DIRECTIONS FOR THIS TASK: For each line of the listing that includes the word "name", show the whole line.

DATA TO EXAMINE START

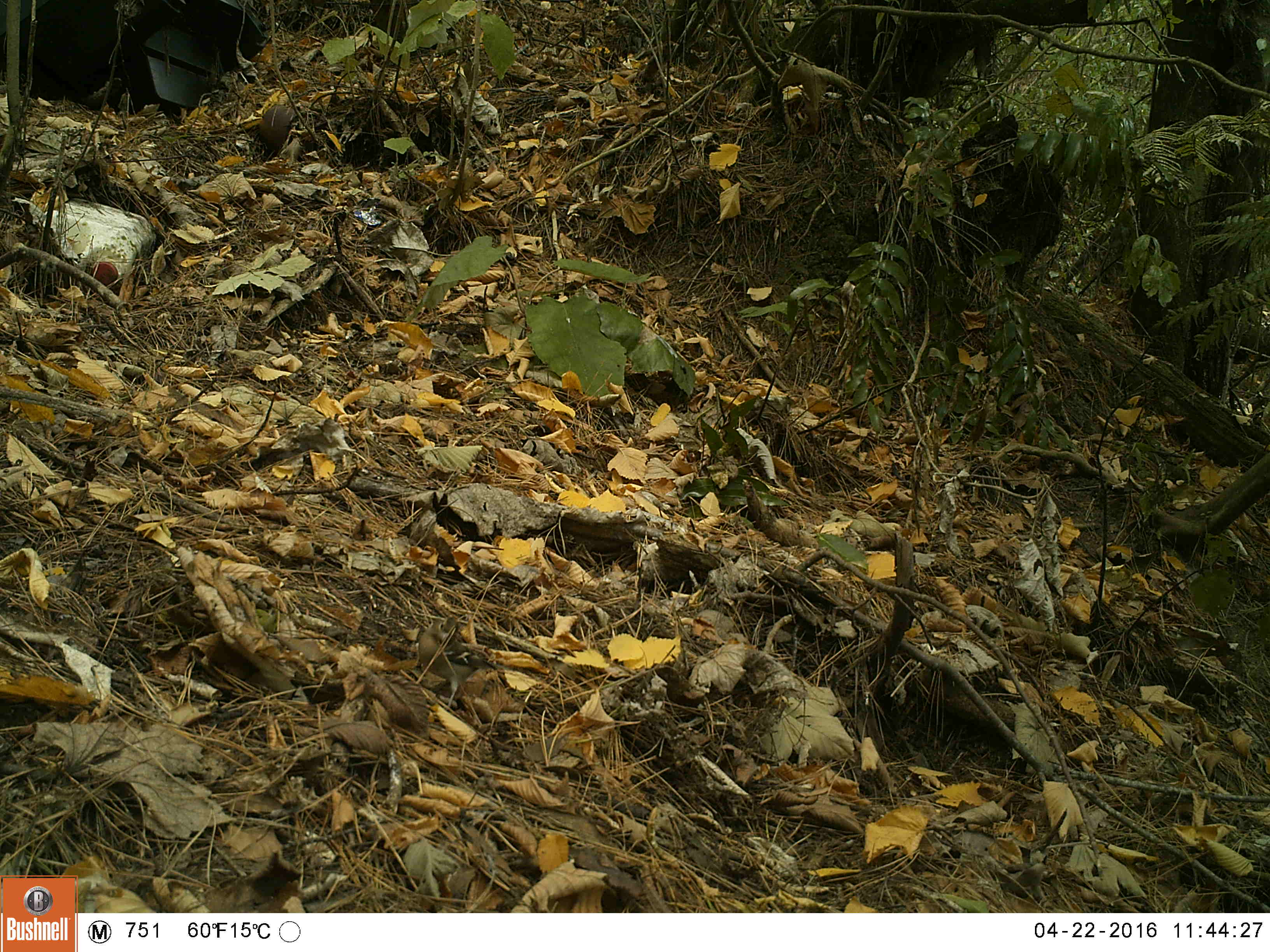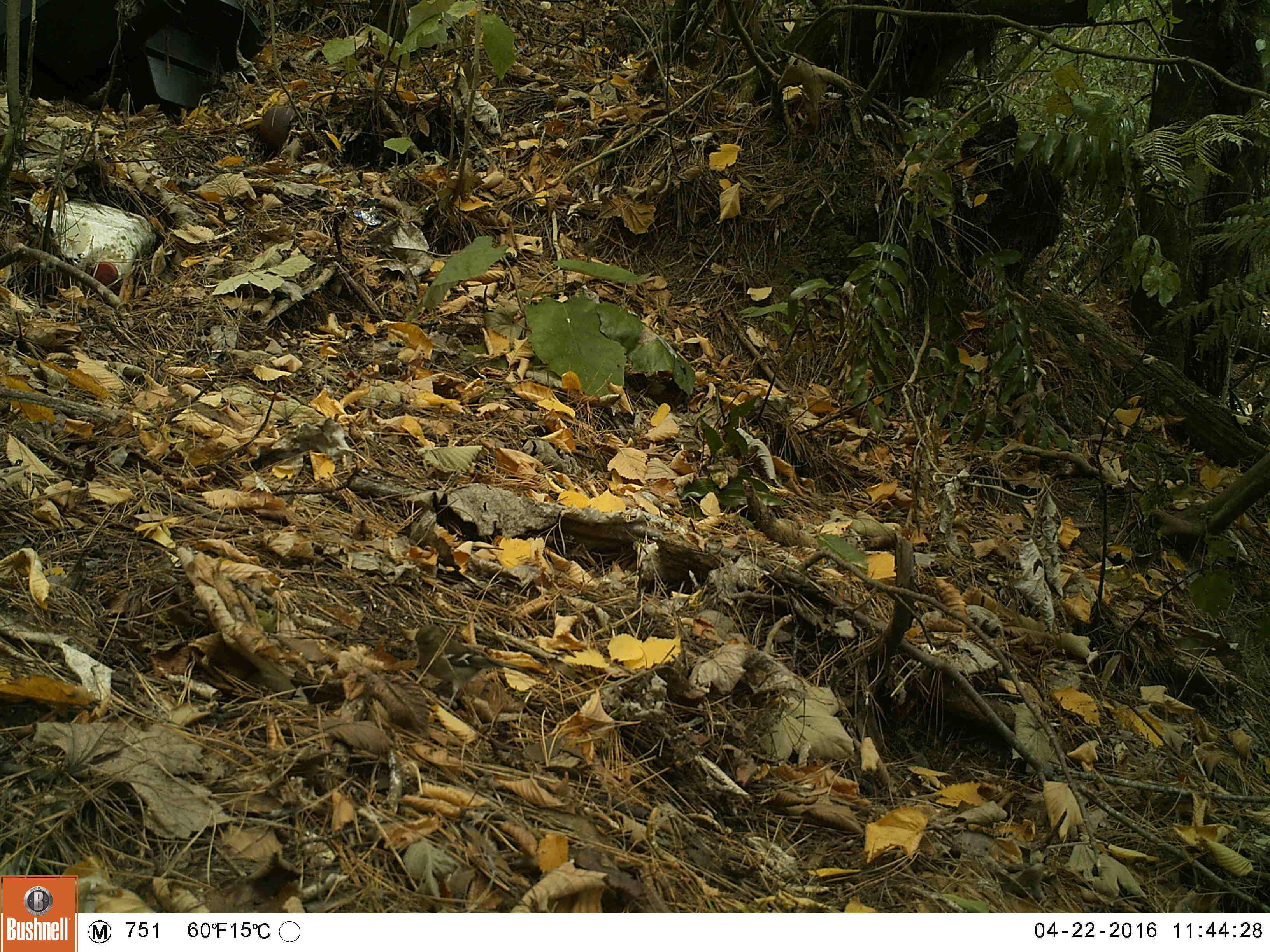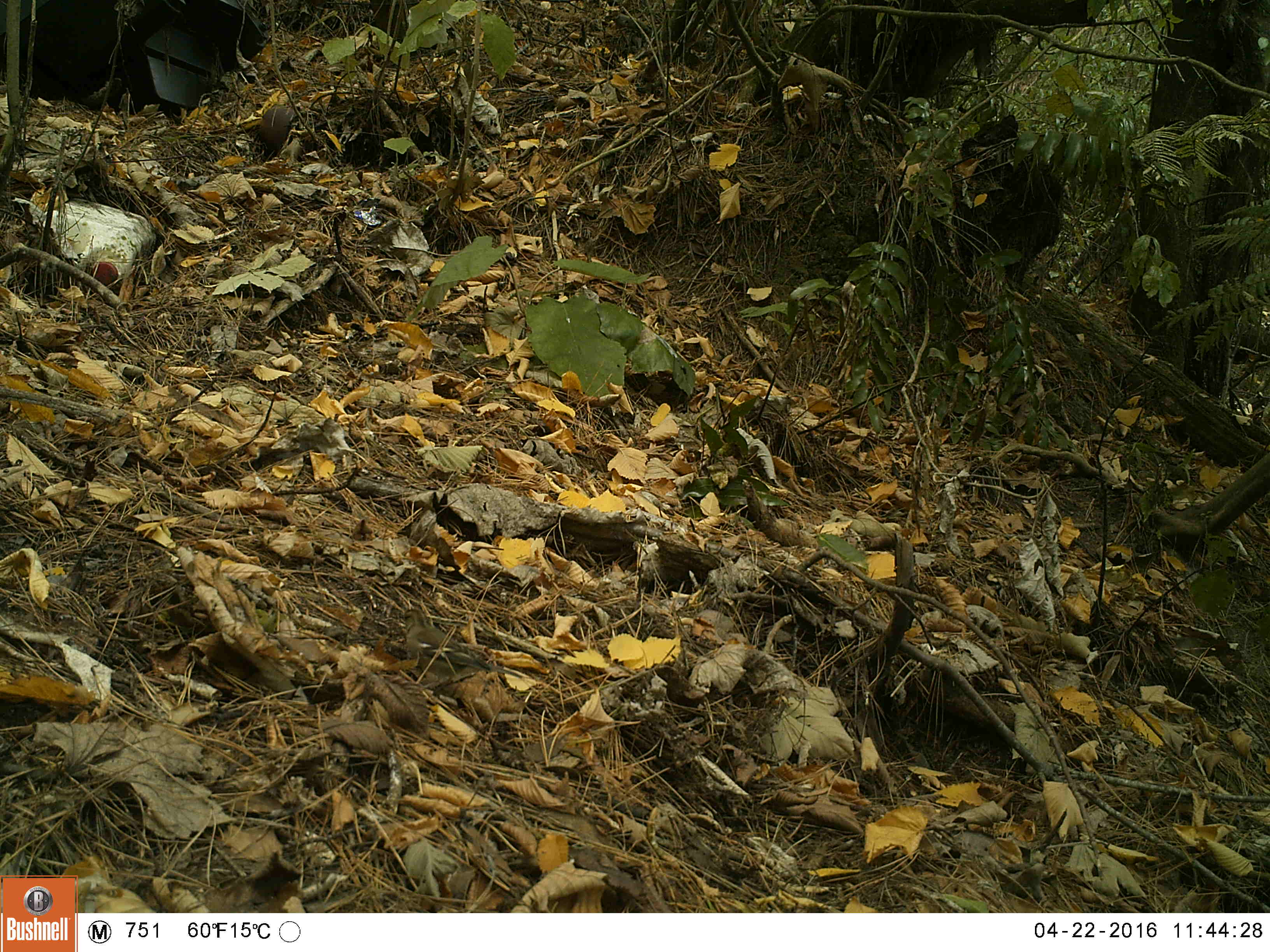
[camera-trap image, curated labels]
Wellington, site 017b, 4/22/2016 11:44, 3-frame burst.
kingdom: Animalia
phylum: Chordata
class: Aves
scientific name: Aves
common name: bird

DATA TO EXAMINE END
DATA TO EXAMINE START

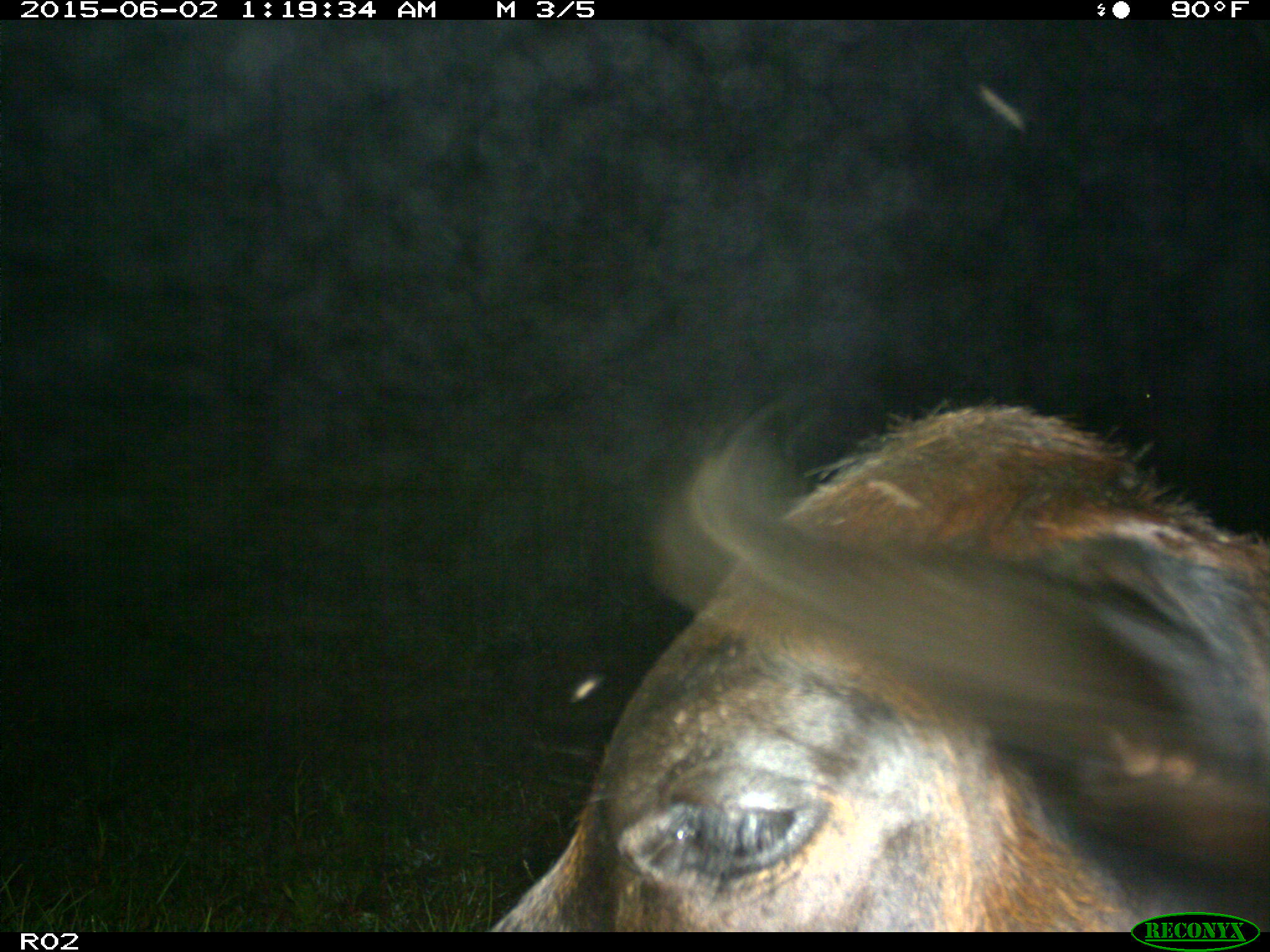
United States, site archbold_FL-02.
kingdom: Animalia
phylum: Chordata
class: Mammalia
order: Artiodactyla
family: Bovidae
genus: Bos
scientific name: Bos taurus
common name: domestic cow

DATA TO EXAMINE END

REPLY:
scientific name: Aves
common name: bird
scientific name: Bos taurus
common name: domestic cow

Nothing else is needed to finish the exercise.